Mizgin Müjde Arslan’ın yeni filmi ‘Ben Uçtum, Sen Kaldın’ı gözaltındayken ilk kez soruşturma savcısı izlemişti, İstanbul Film Festivali’ndeyse ilk kez izleyiciyle buluşacak.
Mizgin Müjde Arslan, yeni filmi ‘Ben Uçtum, Sen Kaldın’ın ilk gösterimini şubatta KCK kapsamında gözaltına alındığında soruşturma savcısına yapmıştı. Gözaltına alınma sebebi, Arslan henüz birkaç aylıkken PKK’ya katılmak üzere evden ayrılan ve 17 yaşındayken ölüm haberini aldığı babasının izinden çıktığı Mahmur Kampı yolculuğuydu. Perşembe günü İstanbul Film Festivali Ulusal Yarışma bölümünde izleyicilerle buluşacak film için Arslan, “Türkiye’de savaştan dolayı parçalanmış binlerce aileden sadece birini gösteriyor” diyor. Film, onun ailesiyle, geçmişiyle yüzleşmesini anlatıyor. Çekim sonrasında başına gelenlerse Türkiye’nin ‘arka bahçe’sinde sinema yapmanın zorluklarını.
Aslında Kürt sinemacılar için sansür ve gözaltı yeni engeller değil. Hüseyin Karabey, onlarca kere gözaltına alınmış. Kazım Öz, ilk cümlesinden beri her yazdığını ‘üçüncü bir göz okuyormuş gibi’ hissettiğini anlatıyor. Sanki kameraları kendilerine doğrultulmuş gibi yaşamaya alışık olsalar da, Arslan gözaltına alınınca çemberin iyice daraldığını hissetmişler. “Onunla beraber hepimiz gözaltına alındık” diyor Kazım Öz. Sanki hepsine kadrajlarını başka yöne çevirmelerini söylüyor birileri…
Nasıl karar verdiniz babanızla ilgili bir film çekmeye?

Sağlanan veriler

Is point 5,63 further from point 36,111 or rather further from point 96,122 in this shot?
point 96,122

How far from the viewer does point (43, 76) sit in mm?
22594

Alıştırma yönergeleri
a. Metin bölümünde "Aslında Kürt sinemacılar" sözlerinin geçtiği yerden başlayın, "bir film çekmeye?" sözlerinden sonra durun ve aradaki kısmı hiç değiştirmeden geri verin.
b. Metin bölümündeki şu cümleyi İngilizceye çevirin: "Aslında Kürt sinemacılar için sansür ve gözaltı yeni engeller değil."

Nihai sonuçlar
a.
Aslında Kürt sinemacılar için sansür ve gözaltı yeni engeller değil. Hüseyin Karabey, onlarca kere gözaltına alınmış. Kazım Öz, ilk cümlesinden beri her yazdığını ‘üçüncü bir göz okuyormuş gibi’ hissettiğini anlatıyor. Sanki kameraları kendilerine doğrultulmuş gibi yaşamaya alışık olsalar da, Arslan gözaltına alınınca çemberin iyice daraldığını hissetmişler. “Onunla beraber hepimiz gözaltına alındık” diyor Kazım Öz. Sanki hepsine kadrajlarını başka yöne çevirmelerini söylüyor birileri…
Nasıl karar verdiniz babanızla ilgili bir film çekmeye?

b. In fact, censorship and detention are not new obstacles for Kurdish filmmakers.